The US, Japan, Canada and Singapore are Addiction Foods' top markets. Its products are sold in 3000 retail outlets.

In Tauranga, Ziwipeak produce the only air-dried petfood in the country. Chief executive Geoff Morgan said it was a complete food, as opposed to a treat, and the drying process took out two-thirds of the moisture content.

"Ninety-seven per cent of our output is exported, with our biggest market the US which takes two-thirds of our products. Of the 20,000 independent pet stores in the US, our products are in 1200 of them. Amazon approached us last year because they want to get into the petfood business. Because it's air dried, our food is very light and relatively inexpensive to transport," Morgan said.

The company attempted to replicate the natural diet of a wild dog or cat. Most of the products were venison-based, although lamb, hoki and mussels were also used, he said.

"When a carnivore like a dog captures an animal, it immediately eats the organs because they provide the most value. It then moves on to the meat and bones.
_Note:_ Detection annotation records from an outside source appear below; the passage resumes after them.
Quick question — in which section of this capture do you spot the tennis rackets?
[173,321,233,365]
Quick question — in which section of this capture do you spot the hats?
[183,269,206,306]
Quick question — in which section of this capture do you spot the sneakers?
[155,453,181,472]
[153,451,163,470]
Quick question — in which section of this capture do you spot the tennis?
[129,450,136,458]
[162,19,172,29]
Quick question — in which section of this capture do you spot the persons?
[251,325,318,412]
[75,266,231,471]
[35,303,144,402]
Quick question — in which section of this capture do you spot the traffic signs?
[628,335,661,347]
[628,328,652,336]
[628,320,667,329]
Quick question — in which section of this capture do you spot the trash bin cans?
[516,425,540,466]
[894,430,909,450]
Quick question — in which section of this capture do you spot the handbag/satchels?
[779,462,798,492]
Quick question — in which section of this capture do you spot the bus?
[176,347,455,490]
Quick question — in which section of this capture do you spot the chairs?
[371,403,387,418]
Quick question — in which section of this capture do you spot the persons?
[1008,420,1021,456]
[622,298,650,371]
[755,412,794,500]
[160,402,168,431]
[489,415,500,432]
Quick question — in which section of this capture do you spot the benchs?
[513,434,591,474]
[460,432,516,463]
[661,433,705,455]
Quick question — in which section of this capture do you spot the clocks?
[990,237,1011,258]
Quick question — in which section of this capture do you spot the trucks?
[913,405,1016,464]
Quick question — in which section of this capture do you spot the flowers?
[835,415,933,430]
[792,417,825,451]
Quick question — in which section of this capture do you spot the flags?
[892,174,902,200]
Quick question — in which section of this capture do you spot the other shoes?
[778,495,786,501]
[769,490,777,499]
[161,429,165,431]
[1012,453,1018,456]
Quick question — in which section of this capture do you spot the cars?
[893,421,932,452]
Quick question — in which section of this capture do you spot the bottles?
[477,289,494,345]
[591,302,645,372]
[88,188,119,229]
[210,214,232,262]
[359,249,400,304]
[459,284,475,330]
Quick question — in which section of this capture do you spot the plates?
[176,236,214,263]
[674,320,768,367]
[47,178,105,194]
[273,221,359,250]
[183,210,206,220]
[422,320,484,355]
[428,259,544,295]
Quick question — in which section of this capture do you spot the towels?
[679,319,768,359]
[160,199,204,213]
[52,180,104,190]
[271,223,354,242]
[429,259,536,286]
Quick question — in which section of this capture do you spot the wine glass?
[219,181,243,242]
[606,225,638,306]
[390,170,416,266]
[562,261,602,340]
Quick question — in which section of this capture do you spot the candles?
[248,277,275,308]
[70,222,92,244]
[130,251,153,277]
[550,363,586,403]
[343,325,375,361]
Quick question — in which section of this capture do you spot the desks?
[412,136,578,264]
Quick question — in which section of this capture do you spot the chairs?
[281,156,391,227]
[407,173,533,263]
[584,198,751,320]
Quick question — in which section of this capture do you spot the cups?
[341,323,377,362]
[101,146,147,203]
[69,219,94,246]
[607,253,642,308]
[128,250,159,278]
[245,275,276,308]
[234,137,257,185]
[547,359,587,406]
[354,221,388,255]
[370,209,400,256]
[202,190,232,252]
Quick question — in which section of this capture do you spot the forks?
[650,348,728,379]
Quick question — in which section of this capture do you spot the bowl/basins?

"So what we do is mix up everything in the same proportion as a wild animal might eat," he said. Ziwipeak employs 34 fulltime staff in Tauranga and six in the US. Its turnover is more than $15m a year and up until now has been growing at close to 40 per cent a year. "We could grow more, we are running the plant 24/7. We are hoping to double output in the next few years," Morgan said.

Feilding-based company Biophive exports 95 per cent of its products - chiefly venison, lamb, and beef chew treats, and supplements created from deer velvet and mussels. Its chief markets are the US, Germany, Japan and Australia, and it reports a turnover of $10m.